-- Opening Marker --

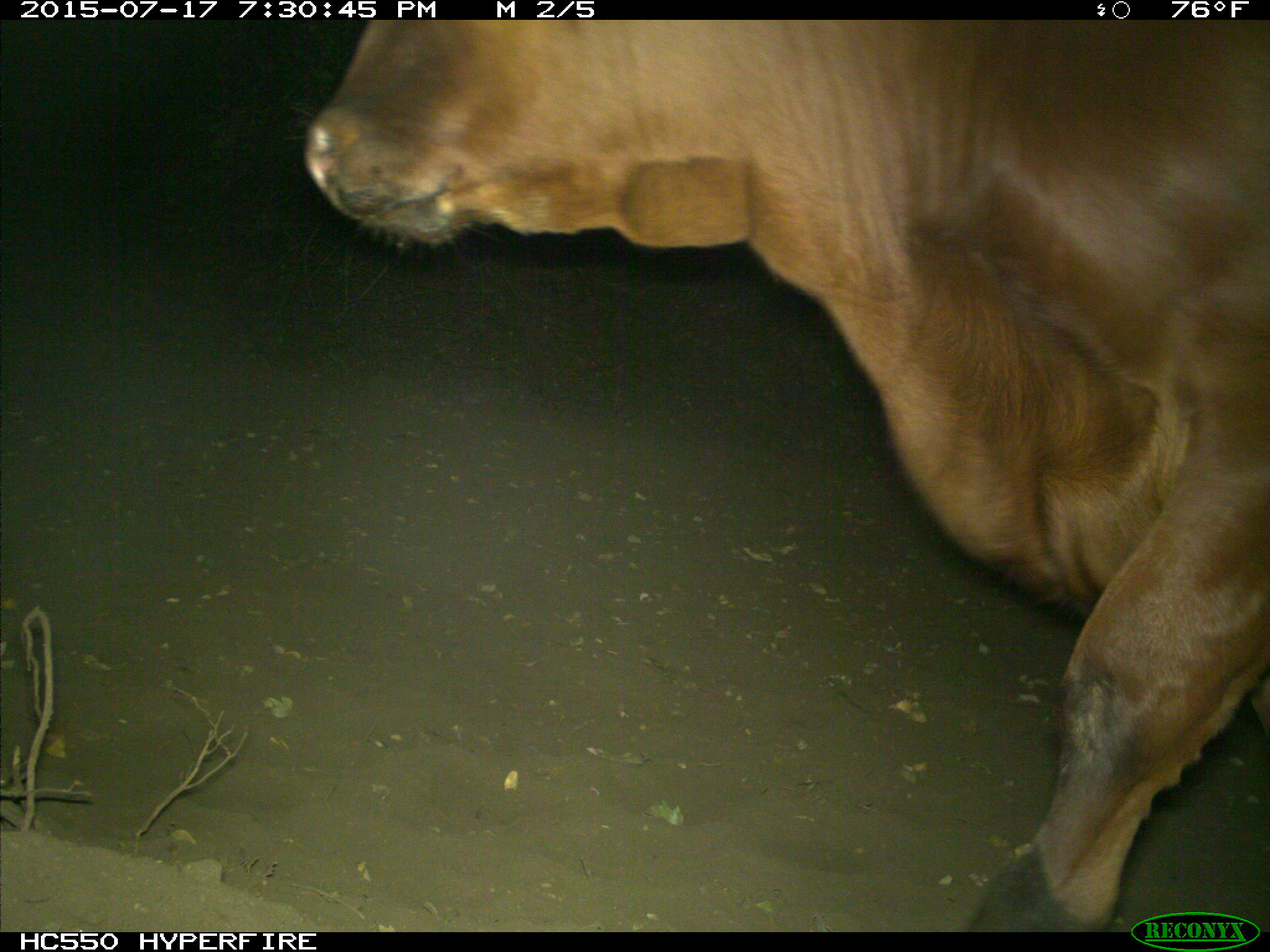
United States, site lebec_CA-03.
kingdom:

-- Closing Marker --
-- Opening Marker --

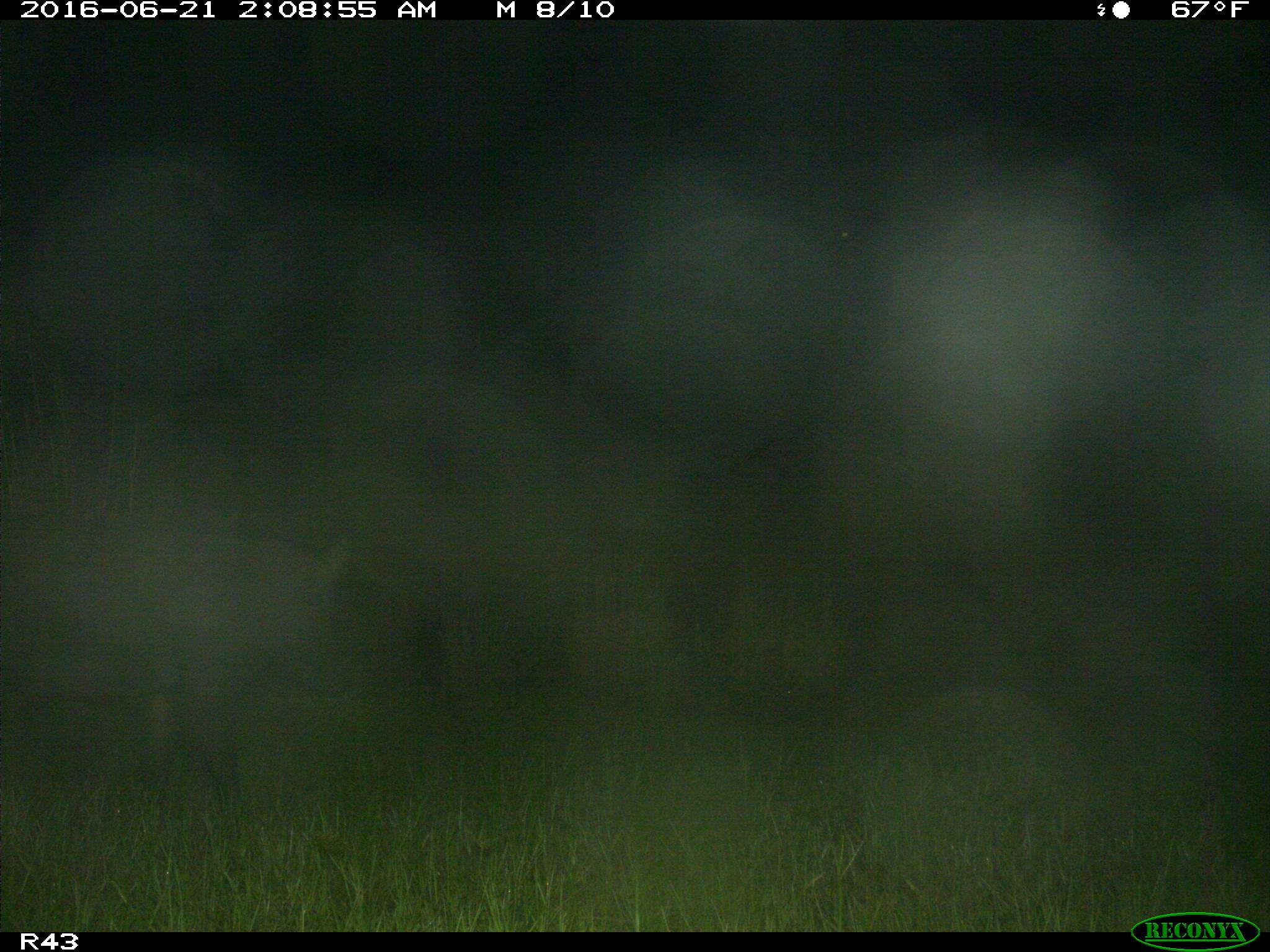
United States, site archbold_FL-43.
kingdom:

-- Closing Marker --
-- Opening Marker --

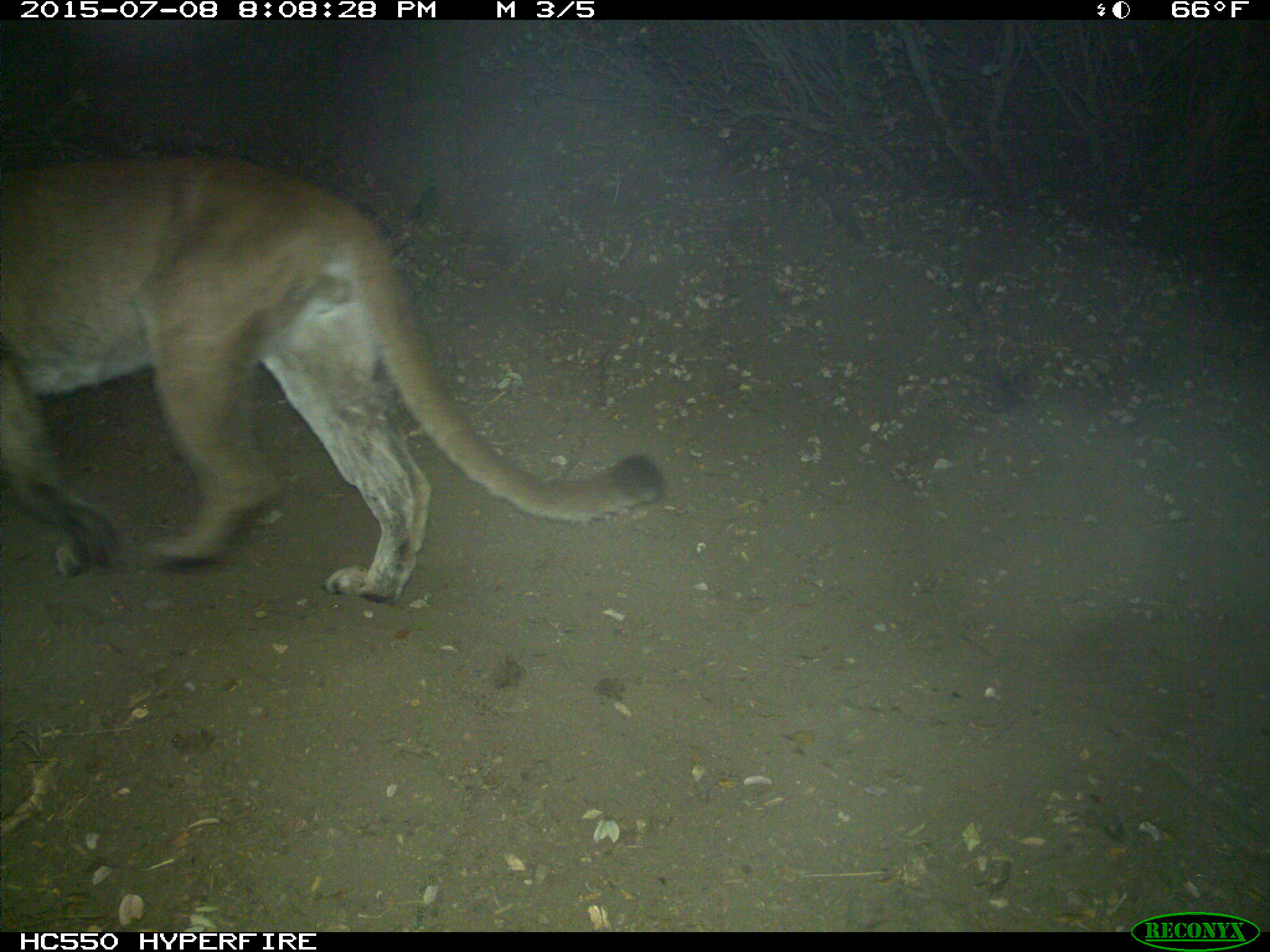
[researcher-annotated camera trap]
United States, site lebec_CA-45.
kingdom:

-- Closing Marker --

**Exercise**
Your task is to return each line of the data above that contains the string "States".

**Solution to the exercise**
United States, site lebec_CA-03.
United States, site archbold_FL-43.
United States, site lebec_CA-45.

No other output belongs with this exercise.